Phagocyte extracellular traps in children with neutrophilic airway inflammation.

作者信息

King Paul T, Dousha Lovisa, Clarke Nadeene, Schaefer Jennifer, Carzino Rosemary, Sharma Roleen, Wan Ken L, Anantharajah Aveena, O'Sullivan Kim, Lu Zhong X, Holdsworth Stephen R, Ranganathan Sarath, Bardin Philip G, Armstrong David S

机构信息

Monash Lung and Sleep, Monash Medical Centre, Melbourne, Australia.

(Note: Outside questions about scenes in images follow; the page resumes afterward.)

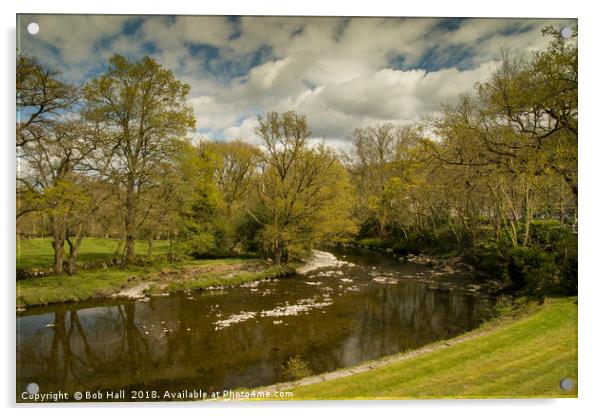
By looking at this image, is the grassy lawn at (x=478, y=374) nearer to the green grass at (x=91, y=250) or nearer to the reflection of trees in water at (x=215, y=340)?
the reflection of trees in water at (x=215, y=340)

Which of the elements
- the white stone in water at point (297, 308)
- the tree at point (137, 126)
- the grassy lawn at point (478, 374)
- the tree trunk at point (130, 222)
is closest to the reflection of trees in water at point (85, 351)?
the white stone in water at point (297, 308)

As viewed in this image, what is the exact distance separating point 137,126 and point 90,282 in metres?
6.05

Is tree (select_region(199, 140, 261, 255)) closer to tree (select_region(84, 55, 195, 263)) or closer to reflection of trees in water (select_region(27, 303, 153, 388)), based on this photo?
tree (select_region(84, 55, 195, 263))

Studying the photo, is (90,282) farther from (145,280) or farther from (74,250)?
(145,280)

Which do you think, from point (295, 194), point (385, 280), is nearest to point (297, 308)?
point (385, 280)

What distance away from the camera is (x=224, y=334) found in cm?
855

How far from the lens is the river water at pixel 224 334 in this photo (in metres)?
6.36

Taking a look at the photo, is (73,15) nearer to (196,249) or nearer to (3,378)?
(3,378)

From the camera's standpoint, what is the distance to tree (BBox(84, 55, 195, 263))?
10523 mm

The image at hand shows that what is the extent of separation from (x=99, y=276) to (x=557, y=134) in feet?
48.1

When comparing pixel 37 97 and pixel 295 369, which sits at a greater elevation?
pixel 37 97

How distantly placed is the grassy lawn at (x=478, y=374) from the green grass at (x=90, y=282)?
803 centimetres

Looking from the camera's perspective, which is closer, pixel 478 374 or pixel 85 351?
pixel 478 374
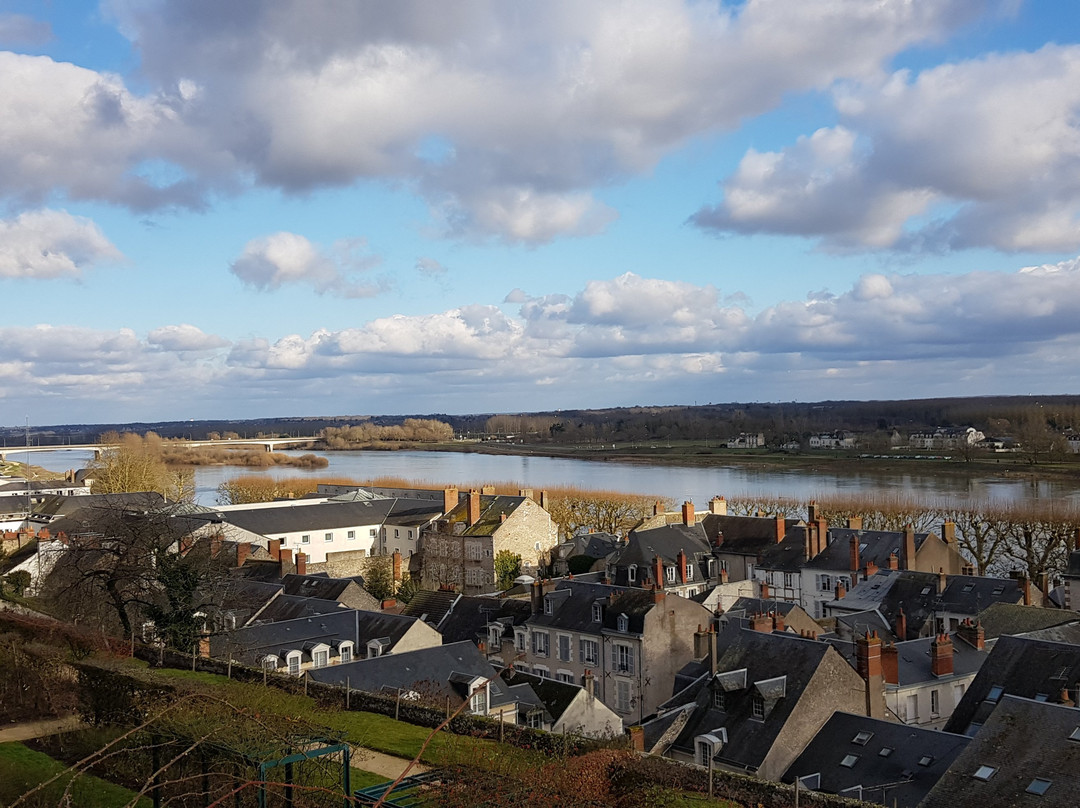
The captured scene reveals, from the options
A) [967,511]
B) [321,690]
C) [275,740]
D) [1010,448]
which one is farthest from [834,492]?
[275,740]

Monash University Dept of Medicine, Monash Medical Centre, Melbourne, Victoria, Australia.

出版信息

ERJ Open Res. 2021 Jun 21;7(2). doi: 10.1183/23120541.00883-2020. eCollection 2021 Apr.

Abstract

Childhood lung infection is often associated with prominent neutrophilic airway inflammation and excess production of proteases such as neutrophil elastase (NE). The mechanisms responsible for this inflammation are not well understood. One potentially relevant pathway is the production of extracellular traps by neutrophils (NETs) and macrophages (METs). The aim of this study was to measure NET and MET expression in children and the effect of deoxyribonculease (DNase) 1 and α-antitrypsin (AAT) on this process. We studied 76 children (median age of 4.0 years) with cystic fibrosis or chronic cough who underwent investigational bronchoscopy. NETs, METs and neutrophil elastase activity in bronchoalveolar lavage (BAL) samples were measured using confocal microscopy and functional assays. The effects of DNase 1 and AAT on NET/MET expression and neutrophil elastase activity were examined . Both subject groups had airway neutrophilia with prominent BAL production of NETs with neutrophil elastase co-expression; the mean %±standard error of the mean of neutrophils expressing NETs in the cystic fibrosis group was 23.3±2.8% and in the non-cystic fibrosis group was 28.4±3.9%. NET expression was higher in subjects who had detectable neutrophil elastase activity (p≤0.0074). The percentage of macrophages expressing METs in the cystic fibrosis group was 10.7±1.2% and in the non-cystic fibrosis group was 13.2±1.9%. DNase 1 decreased NET/MET expression (p<0.0001), but increased neutrophil elastase activity (p≤0.0137). The combination of AAT and DNase 1 reduced neutrophil elastase activity (p≤0.0049). We observed prominent extracellular trap formation in symptomatic children with and without cystic fibrosis. This innate inflammatory response was down-regulated by a combination of currently available therapeutics.

摘要

儿童肺部感染常伴有显著的中性粒细胞气道炎症以及蛋白酶(如中性粒细胞弹性蛋白酶,NE)的过量产生。导致这种炎症的机制尚不完全清楚。一条潜在相关途径是中性粒细胞(NETs)和巨噬细胞(METs)产生细胞外陷阱。本研究的目的是测量儿童中NET和MET的表达以及脱氧核糖核酸酶(DNase)1和α-抗胰蛋白酶(AAT)对这一过程的影响。我们研究了76名患有囊性纤维化或慢性咳嗽且接受了研究性支气管镜检查的儿童(中位年龄4.0岁)。使用共聚焦显微镜和功能测定法测量支气管肺泡灌洗(BAL)样本中的NETs、METs和中性粒细胞弹性蛋白酶活性。检测了DNase 1和AAT对NET/MET表达及中性粒细胞弹性蛋白酶活性的影响。两个受试组均存在气道中性粒细胞增多,BAL中NETs产生显著且伴有中性粒细胞弹性蛋白酶共表达;囊性纤维化组中表达NETs的中性粒细胞的平均百分比±平均标准误为23.3±2.8%,非囊性纤维化组为28.4±3.9%。在具有可检测到的中性粒细胞弹性蛋白酶活性的受试者中,NET表达更高(p≤0.0074)。囊性纤维化组中表达METs的巨噬细胞百分比为10.7±1.2%,非囊性纤维化组为13.2±1.9%。DNase 1降低了NET/MET表达(p<0.0001),但增加了中性粒细胞弹性蛋白酶活性(p≤0.0137)。AAT与DNase 1联合使用降低了中性粒细胞弹性蛋白酶活性(p≤0.0049)。我们在有或无囊性纤维化的有症状儿童中观察到显著的细胞外陷阱形成。这种先天性炎症反应可通过目前可用治疗方法的联合使用而下调。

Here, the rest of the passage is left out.